BEGIN QUOTED PASSAGE

We divided the changes in the potential habitable zones of A. crataegi in northeast Asia into four levels according to the probability of its presence. These four levels are labeled here as Low (0-0.25), Medium (0.25-0.5), High (0.5- 0.75), and Very High (0.75-1) based on the probability of the presence of A. crataegi as presented by Chefaoui et al. (2005) and Santos et al. (2009).
Compared to the current potential habitable zones, the future potential habitable zones were expanded in 13% of the regions and reduced 60% of the regions, with 26% of the regions showing no changes by 2050. The future potential habitable zones expanded in the Primorsky, Khabarovsk, and Sakhalin regions of Russia were reduced in the neighboring regions between North Korea and China; Hokkaido in Japan; and the Chengde, Shanxi, Shaanxi, Sichuan, and Gansu regions of China (Fig. 4). Also, the future potential habitable zones for the 2070s were expanded in 20% of the regions, reduced in 66% of the regions, and remained the same in 14% of the regions. The future potential habitable zones expanded in the Primorsky, Khabarovsk, and Sakhalin regions of Russia and Heilongjiang in China were reduced in the neighboring regions between North Korea and China; Hokkaido in Japan; and the Chengde, Shanxi, Shaanxi, Sichuan, and Gansu regions of China (Fig. 4). Specifically, it was noted that the habitable zones with a high probability of the presence of A. crataegi largely disappear in Hokkaido. The final results show that A. crataegi’s potential distribution zones with a high probability of the presence of A. crataegi continuously move northward with time up to the 2070s. This northward movement was more apparent in Russia than in China or Japan.

END QUOTED PASSAGE
BEGIN DATA PROVIDED

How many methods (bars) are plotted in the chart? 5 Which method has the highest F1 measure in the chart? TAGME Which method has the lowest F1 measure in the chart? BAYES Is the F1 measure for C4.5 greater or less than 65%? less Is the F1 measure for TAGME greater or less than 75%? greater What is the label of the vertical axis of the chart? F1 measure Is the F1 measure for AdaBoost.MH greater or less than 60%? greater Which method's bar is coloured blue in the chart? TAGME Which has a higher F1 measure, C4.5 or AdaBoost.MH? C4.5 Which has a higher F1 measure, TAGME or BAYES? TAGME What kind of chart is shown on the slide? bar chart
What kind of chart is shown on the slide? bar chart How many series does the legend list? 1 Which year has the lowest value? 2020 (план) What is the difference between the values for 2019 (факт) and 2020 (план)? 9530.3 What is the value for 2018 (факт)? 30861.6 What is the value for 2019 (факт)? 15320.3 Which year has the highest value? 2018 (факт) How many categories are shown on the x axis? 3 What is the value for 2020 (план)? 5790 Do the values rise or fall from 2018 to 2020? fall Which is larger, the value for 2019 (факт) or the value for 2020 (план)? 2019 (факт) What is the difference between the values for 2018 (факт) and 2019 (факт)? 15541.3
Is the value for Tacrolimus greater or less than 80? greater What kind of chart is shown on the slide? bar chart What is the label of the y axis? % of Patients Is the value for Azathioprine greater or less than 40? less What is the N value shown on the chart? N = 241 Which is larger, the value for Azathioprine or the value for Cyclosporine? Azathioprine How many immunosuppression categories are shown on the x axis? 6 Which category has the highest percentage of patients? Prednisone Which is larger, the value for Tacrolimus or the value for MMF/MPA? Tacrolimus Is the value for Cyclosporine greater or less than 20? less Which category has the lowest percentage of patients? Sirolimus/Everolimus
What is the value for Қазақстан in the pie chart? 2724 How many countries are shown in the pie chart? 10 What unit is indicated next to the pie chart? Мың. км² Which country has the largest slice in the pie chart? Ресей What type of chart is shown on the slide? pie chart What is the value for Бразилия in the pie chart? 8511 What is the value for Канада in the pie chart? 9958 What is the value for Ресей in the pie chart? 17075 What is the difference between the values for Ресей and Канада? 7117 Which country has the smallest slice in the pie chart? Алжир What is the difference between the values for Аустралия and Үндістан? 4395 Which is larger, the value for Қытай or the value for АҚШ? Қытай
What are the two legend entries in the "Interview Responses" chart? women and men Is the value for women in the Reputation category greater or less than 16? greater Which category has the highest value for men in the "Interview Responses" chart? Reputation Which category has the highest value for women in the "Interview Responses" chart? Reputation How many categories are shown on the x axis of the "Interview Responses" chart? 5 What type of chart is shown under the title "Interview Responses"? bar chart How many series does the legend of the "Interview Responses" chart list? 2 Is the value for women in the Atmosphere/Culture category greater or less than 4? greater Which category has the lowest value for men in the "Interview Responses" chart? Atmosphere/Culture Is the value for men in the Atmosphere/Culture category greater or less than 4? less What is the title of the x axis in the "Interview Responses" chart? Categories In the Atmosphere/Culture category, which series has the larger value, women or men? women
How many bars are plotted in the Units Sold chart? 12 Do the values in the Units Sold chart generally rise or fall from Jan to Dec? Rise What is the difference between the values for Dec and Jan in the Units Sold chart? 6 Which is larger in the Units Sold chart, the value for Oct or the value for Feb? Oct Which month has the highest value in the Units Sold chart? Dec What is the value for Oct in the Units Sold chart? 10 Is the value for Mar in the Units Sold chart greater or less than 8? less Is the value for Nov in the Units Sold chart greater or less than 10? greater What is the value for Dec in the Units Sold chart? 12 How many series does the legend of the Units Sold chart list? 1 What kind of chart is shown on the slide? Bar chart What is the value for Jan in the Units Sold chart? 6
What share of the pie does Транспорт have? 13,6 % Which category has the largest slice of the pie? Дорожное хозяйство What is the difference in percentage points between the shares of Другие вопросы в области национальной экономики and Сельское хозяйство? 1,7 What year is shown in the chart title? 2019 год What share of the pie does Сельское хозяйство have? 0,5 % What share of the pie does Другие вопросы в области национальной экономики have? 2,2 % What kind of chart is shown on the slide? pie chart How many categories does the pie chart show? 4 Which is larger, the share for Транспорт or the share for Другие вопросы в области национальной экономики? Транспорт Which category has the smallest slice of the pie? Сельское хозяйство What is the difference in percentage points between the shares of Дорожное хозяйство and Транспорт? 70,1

END DATA PROVIDED

» EXERCISE SET
A. Echo the A. crataegi passage word for word, everything from "We divided the" down to "et al. (2009).".
B. Please decide whether each statement agrees with the A. crataegi passage, answering yes or no and quoting the deciding words: (i) By 2050, the potential habitable zones expanded in 13% of the regions. (ii) For the 2070s, 14% of the regions showed no change. (iii) The northward movement was more apparent in Japan than in Russia.
C. Finish out the next part of the A. crataegi passage, picking up after its final sentence.
These lines have no connection to the A. crataegi passage.

» YOUR WRITTEN ANSWERS
A.
We divided the changes in the potential habitable zones of A. crataegi in northeast Asia into four levels according to the probability of its presence. These four levels are labeled here as Low (0-0.25), Medium (0.25-0.5), High (0.5- 0.75), and Very High (0.75-1) based on the probability of the presence of A. crataegi as presented by Chefaoui et al. (2005) and Santos et al. (2009).

B.
(i) Yes: "the future potential habitable zones were expanded in 13% of the regions"
(ii) Yes: "remained the same in 14% of the regions"
(iii) No: "This northward movement was more apparent in Russia than in China or Japan."

C.
Compared to the current habitable zones, the zones with probabilities lower than 25%, in other words the ‘Low’ zones, appeared to increase slightly, whereas the Medium, High, and Very High zones decrease overall in the 2050s and 2070s (Table 4). The Very High zones, with 75% or above probabilities throughout northeast Asia will dramatically reduce to 58,897 km2 in size by the 2050s and 28,492 km2 in size by the 2070s, from 124,107 km2 at present. Especially in Japan, the total Very High zone area in Hokkaido is currently 49,734 km2, but it will be reduced to 1,707 km2 by the 2070s. In Russia, however, the area of the High zones, with probabilities between 50-75%, will increase to 239,091 km2 from 163,822 km2, while the area of the Very High zones with probabilities above 75% will decrease only slightly, from 3,385 km2 to 2,967 km2 in 2070s.
The area of the Very High zones with probabilities above 75% in 2070s for all of northeast Asia is expected to be 28,492 km2, of which 20.404 km2, accounting for 71.6%, will be located in the region north of the Korean peninsula. Thus, it is expected that A. crataegi will be found most abundantly in the Hamgyeong province and the Ryanggang province near Mt. Baekdoosan in the northern regions of the Korean peninsula.